● TASK GOAL: Reproduce verbatim the rows below, beginning with the line containing "In the scene photographed" and continuing through the last of the rows, with both ends included.

● DATA SHOWN:
⟨
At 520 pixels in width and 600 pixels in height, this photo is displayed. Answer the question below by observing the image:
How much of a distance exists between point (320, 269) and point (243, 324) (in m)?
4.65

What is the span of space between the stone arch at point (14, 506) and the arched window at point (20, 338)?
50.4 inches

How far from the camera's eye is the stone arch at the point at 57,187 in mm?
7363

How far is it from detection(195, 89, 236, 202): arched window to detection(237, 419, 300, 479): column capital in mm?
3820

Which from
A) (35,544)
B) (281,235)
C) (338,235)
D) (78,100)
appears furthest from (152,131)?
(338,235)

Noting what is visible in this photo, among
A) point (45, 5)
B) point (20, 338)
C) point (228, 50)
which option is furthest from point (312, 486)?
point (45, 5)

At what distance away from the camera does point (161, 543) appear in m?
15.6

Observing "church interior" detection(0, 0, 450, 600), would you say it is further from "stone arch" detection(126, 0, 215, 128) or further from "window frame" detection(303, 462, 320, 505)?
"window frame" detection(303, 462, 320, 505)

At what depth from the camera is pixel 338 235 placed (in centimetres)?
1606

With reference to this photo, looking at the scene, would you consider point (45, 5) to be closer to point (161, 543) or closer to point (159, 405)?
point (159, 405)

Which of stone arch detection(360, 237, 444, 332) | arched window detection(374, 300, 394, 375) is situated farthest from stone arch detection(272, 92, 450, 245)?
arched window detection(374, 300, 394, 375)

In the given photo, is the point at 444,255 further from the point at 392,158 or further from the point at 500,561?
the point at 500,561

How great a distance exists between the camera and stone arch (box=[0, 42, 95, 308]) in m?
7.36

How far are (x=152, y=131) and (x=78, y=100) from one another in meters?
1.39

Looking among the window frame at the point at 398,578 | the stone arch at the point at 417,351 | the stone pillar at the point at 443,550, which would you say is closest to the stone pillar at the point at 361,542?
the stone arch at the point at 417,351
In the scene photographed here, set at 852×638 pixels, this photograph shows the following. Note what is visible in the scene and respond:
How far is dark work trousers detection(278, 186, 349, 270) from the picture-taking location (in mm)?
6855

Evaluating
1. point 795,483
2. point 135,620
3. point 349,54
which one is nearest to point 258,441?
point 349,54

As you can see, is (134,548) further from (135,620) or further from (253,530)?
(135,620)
⟩
● EXERCISE ANSWER:
In the scene photographed here, set at 852×638 pixels, this photograph shows the following. Note what is visible in the scene and respond:
How far is dark work trousers detection(278, 186, 349, 270) from the picture-taking location (in mm)?
6855

Evaluating
1. point 795,483
2. point 135,620
3. point 349,54
which one is nearest to point 258,441?
point 349,54

As you can see, is (134,548) further from (135,620) or further from (253,530)?
(135,620)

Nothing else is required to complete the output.